*GOAL OF THE EXERCISE*: A faithful copy of all the entries is required, with no pictures in it.

*DATA SUPPLIED*:
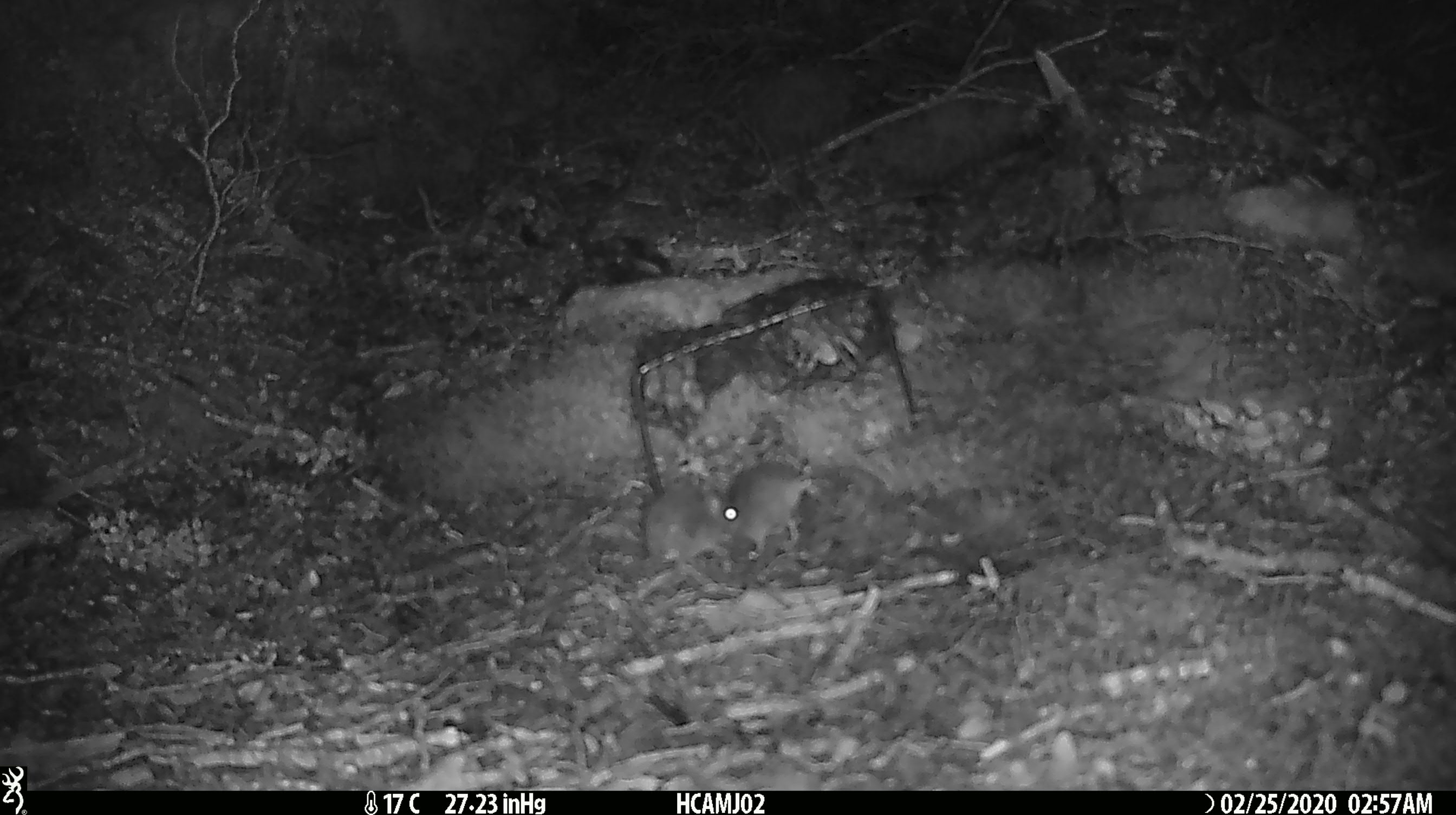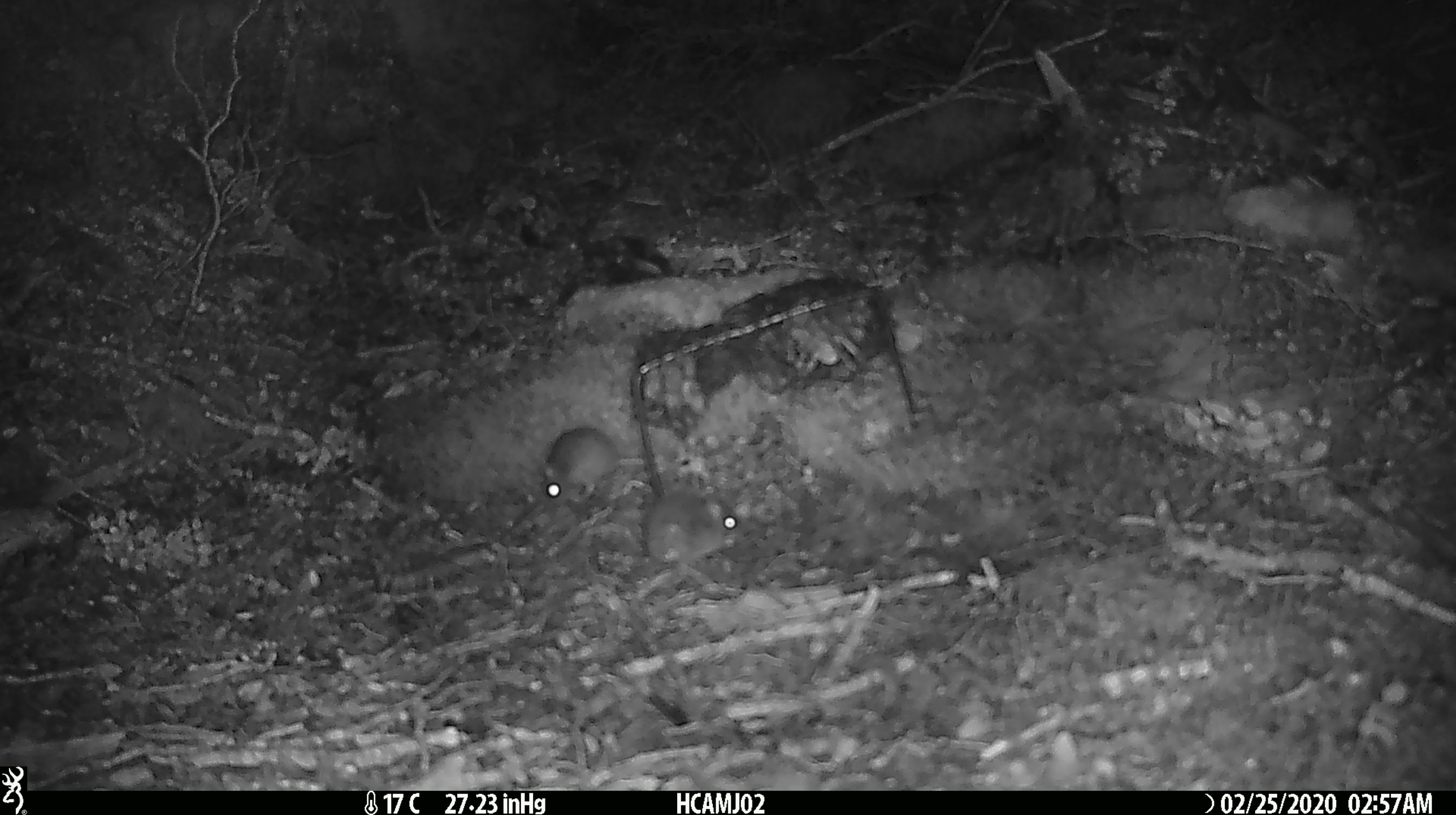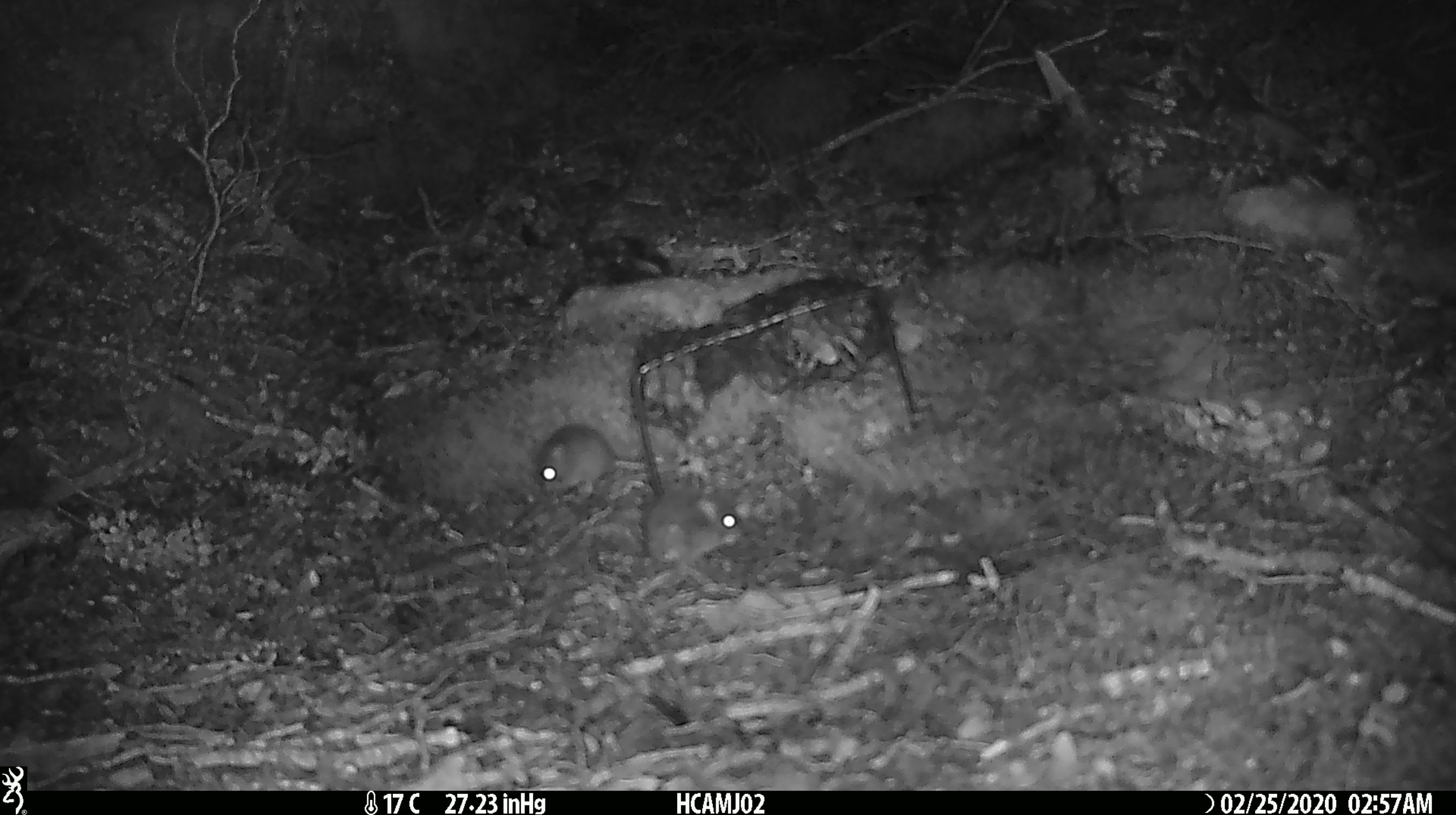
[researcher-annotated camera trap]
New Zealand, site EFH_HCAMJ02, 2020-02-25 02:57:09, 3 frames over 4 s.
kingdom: Animalia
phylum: Chordata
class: Mammalia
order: Rodentia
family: Muridae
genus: Mus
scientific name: Mus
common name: mouse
Mouse (Mus).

*RESULT*:
[researcher-annotated camera trap]
New Zealand, site EFH_HCAMJ02, 2020-02-25 02:57:09, 3 frames over 4 s.
kingdom: Animalia
phylum: Chordata
class: Mammalia
order: Rodentia
family: Muridae
genus: Mus
scientific name: Mus
common name: mouse
Mouse (Mus).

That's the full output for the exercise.